7 Ways Blanket Rules
Drain Your ROI
The Death of Agility
When a routine task takes the same amount of effort as a major project, the routine tasks stop happening. If adding five users to a server takes three weeks of paperwork, the department waits until they need fifty users. In the meantime, those five people are sharing logins, creating a security nightmare.
The Hidden Salary Drain
Calculate the hourly rate of everyone involved in a “prevention” meeting. If four managers earning $60 an hour spend ninety minutes discussing a $200 license purchase, the company has already spent $360 to “save” money. It is a mathematical hallucination.
The Erosion of Expertise
When you subject a senior system engineer to the same procurement scrutiny as a summer intern, you are telling them you don’t trust their judgment. Marcus knows exactly how many Device CALs he needs. Making him prove it to a business analyst is an insult to his tenure.
Complexity Debt
Rules rarely get deleted; they only get added. Each “prevention” rule is a new layer of friction that future employees will have to navigate. Eventually, the company becomes a museum of reactions to past mistakes.
The Rise of Shadow IT
This is the most dangerous consequence. When the “correct” way is too slow, people find a “fast” way. They use personal credit cards, unauthorized third-party apps, or “cracked” versions. The rule meant to ensure compliance ends up creating a culture of non-compliance.
The Misalignment of Risk
A company that treats a $500 risk with the same weight as a $50,000 risk has lost its ability to prioritize. An over-purchase of licenses is a recoverable asset; a dead server during a product launch is a catastrophe. Rules should reflect that hierarchy.
The Opportunity Cost
Every hour Marcus spends on a business-case document is an hour he isn’t spending on hardening the firewall or optimizing the SQL database. We are trading innovation for administration.

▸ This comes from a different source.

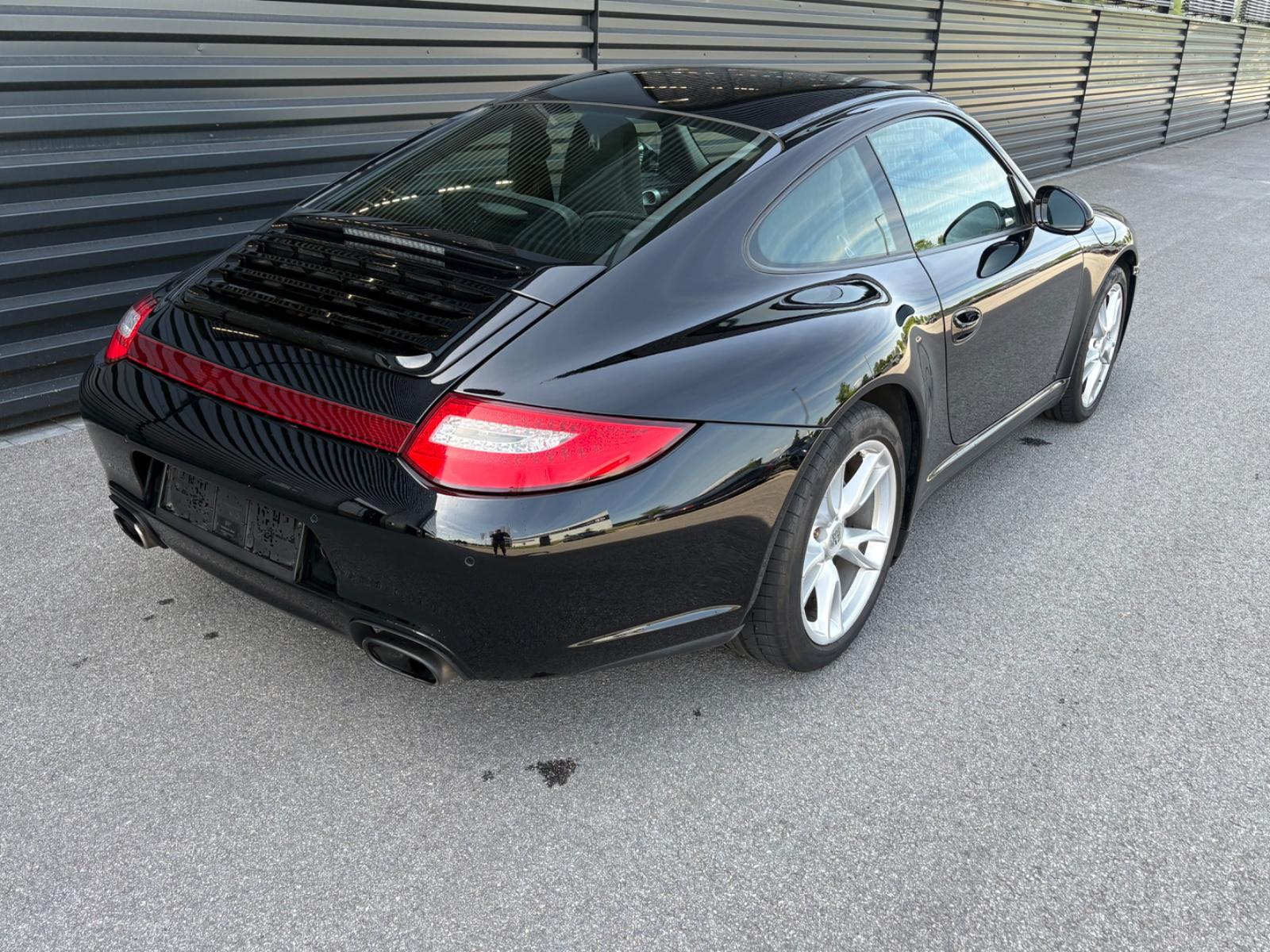 Porsche 911 -997 Carrera 4 Coupe  PDK-1.HAND!!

I think back to my succulent wall. I eventually ripped out the surgical tubing and the alarms. I went back to a simple, long-necked watering can. Yes, there is a non-zero chance I might spill a few drops of water on the floor one day. But the plants are actually alive now. I accepted a tiny, manageable risk in exchange for a system that actually works.

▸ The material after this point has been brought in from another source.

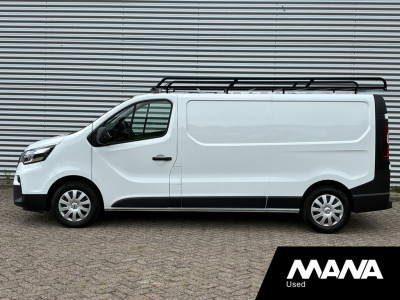 Nissan Primastar 2.0 dCi 130 L2H1 Camera Trekhaak Cruise Imperiaal LED Carplay foto 2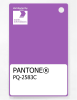 Artikelbild 1 des Artikels “PANTONE® PLASTIC STANDARD CHIP PQ 2583C “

In the IT world, that “watering can” is the ability to buy what you need, when you need it, from people who understand the technology. It’s about recognizing that the “common case”-the routine, daily maintenance of a growing network-should be as frictionless as possible. When we treat every small purchase as a potential disaster, we ensure that every small purchase becomes a guaranteed headache.
The ink on a fourteen-page form shouldn’t cost more than the digital license it is designed to authorize.
We often think that by adding steps, we are adding security. But security and compliance aren’t about the number of signatures on a page; they are about the accuracy of the configuration. A streamlined procurement process for RDS CALs doesn’t just save time; it ensures that the licenses are actually applied, the server stays legal, and the remote workers can actually do their jobs.
Marcus finally finished the form. He had to invent a “three-year strategic growth projection” just to justify the $600 expense. As he hit ‘send,’ he looked at his hand. A small smear of black ink from the printer ribbon had transferred to his palm-a tiny, physical mark of the hours he’d wasted.
He could have been done with this if the company had just trusted him to use a specialized store, get his 15-minute delivery, and move on.
Instead, the scar tissue remains. The blanket rule stays on the books, waiting for the next admin who just needs to add a few seats to the server, and the ghost of a single mistake from a year ago continues to haunt the productivity of four hundred people.
Sometimes, a little bit of trust is the only thing that keeps the system from grinding to a halt.